Des chercheurs en génétique et des archéologues ont récemment mis au jour des infos passionnantes sur une population humaine isolée au cœur du Sahara. En analysant l’ADN de deux momies vieilles de 7 000 ans, ils nous livrent un aperçu inédit sur les mouvements migratoires et les échanges culturels qui ont marqué la région quand le Sahara ressemblait encore à une grande étendue verdoyante.
Un Sahara qui verdoyait
Entre 14 500 et 5 000 ans avant notre ère, le Sahara n’était pas le désert sec que l’on connaît aujourd’hui, mais une savane pleine de vie. Durant la « période humide africaine » vivaient hippopotames, crocodiles, éléphants et girafes. Les populations chassaient, pêchaient et commençaient même à élever des animaux dans un environnement qui favorisait l’agriculture.
Les fouilles à Takarkori
Le site de Takarkori, situé dans l’extrême sud-ouest libyen, près de la frontière algérienne, a été fouillé entre 2003 et 2006 sous la direction de l’archéologue Savino di Lernia de l’Université La Sapienza de Rome. Lors de ces explorations, des poteries ont été découvertes, renfermant les plus anciennes preuves de production laitière en Afrique, ainsi que des indices sur une toute première domestication de céréales sauvages. Les grottes décorées d’art rupestre montrent les techniques de chasse et d’élevage pratiquées par ces personnes, avec quinze sépultures recensées, datant de 8 000 à 400 ans avant notre ère.

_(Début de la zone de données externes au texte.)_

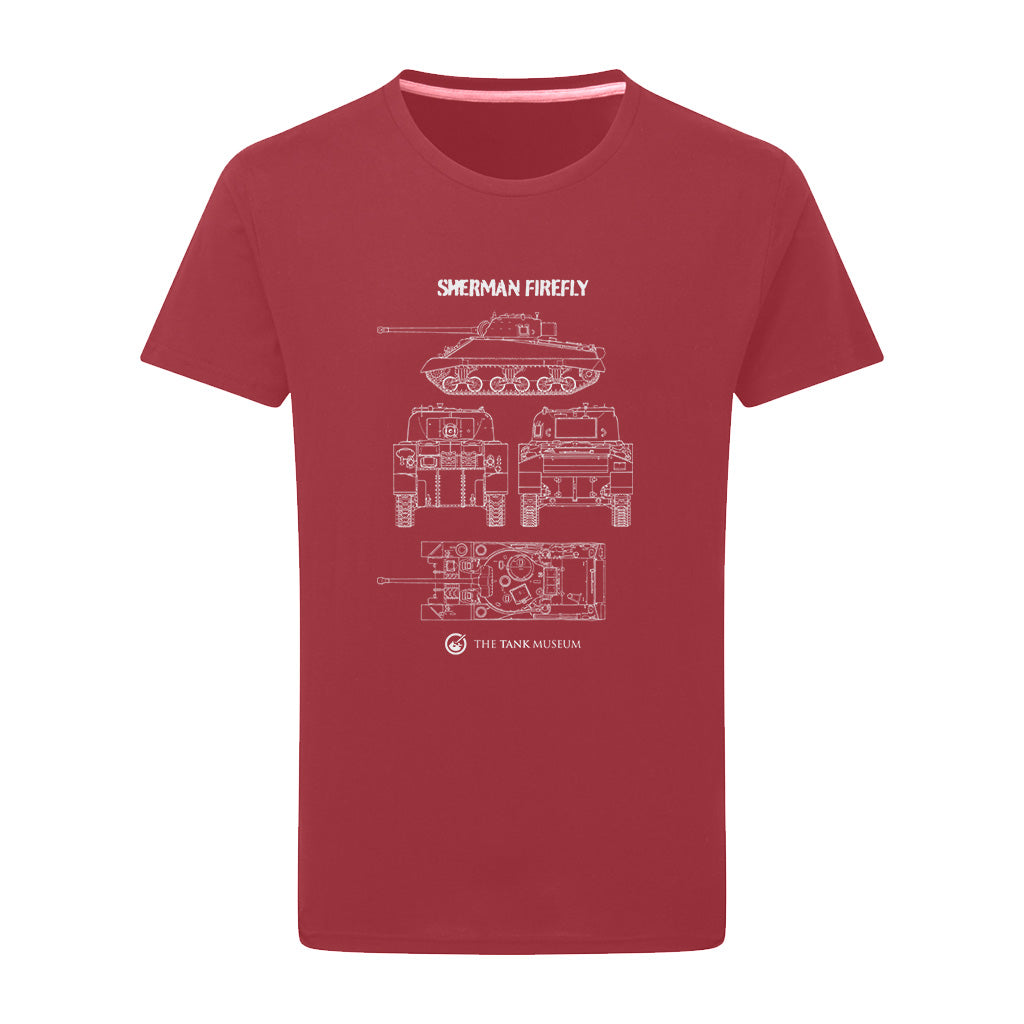 Sherman Firefly Blueprint T-Shirt T-Shirt On Demand Star Editions Cardinal Red Small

Parmi ces trouvailles, deux momies remarquablement bien conservées ont été déterrées dès le deuxième jour des fouilles. Savino di Lernia raconte d’ailleurs : « Nous avons simplement écarté le sable et mis au jour une mandibule. » Grâce à la sécheresse extrême du désert, ces corps, qui appartenaient à deux femmes d’environ quarantaine d’années, nous racontent leur histoire puisqu’elles seraient décédées vers 5 000 avant notre ère.
Analyse génétique qui fait parler d’elle
En 2019, une analyse génétique a permis de séquencer intégralement l’ADN des deux momies. En comparant cet ADN avec celui de 795 individus actuels et 117 anciens venant d’Afrique, d’Asie du Sud-Ouest et d’Europe, il apparaît que les populations de Takarkori appartenaient à une lignée nord-africaine bien distincte. Cette branche se serait séparée des autres lignées humaines il y a plusieurs dizaines de milliers d’années.
Les résultats montrent également des similitudes génétiques avec les chasseurs-cueilleurs de Taforalt au Maroc, et même une comparaison intéressante avec un spécimen d’Homo sapiens trouvé à Zlatý kůň en République tchèque. À noter que ces individus avaient une faible proportion d’ADN néandertalien – un taux plus élevé que chez les populations subsahariennes actuelles.
Nouvelles pistes sur les migrations
Ces découvertes font remettre en question les modèles habituels de peuplement en Afrique du Nord. Nada Salem explique que « nos travaux mettent en lumière l’existence d’une lignée génétique profondément enracinée et longtemps isolée ». L’étude suggère que le pastoralisme s’est diffusé moins par des mouvements de population massive que via des échanges entre groupes humains. Cela laisse penser que l’agriculture aurait pu se propager par transmission culturelle plutôt que par de grandes migrations.
Cette recherche enrichit notre vision du passé complexe du Sahara ancien et montre toute la richesse de l’évolution humaine dans une région qui était autrefois florissante. Les investigations continuent pour mieux comprendre ces anciens groupes et leur place dans l’histoire humaine, invitant chacun à revoir sa manière d’imaginer le peuplement du nord de l’Afrique.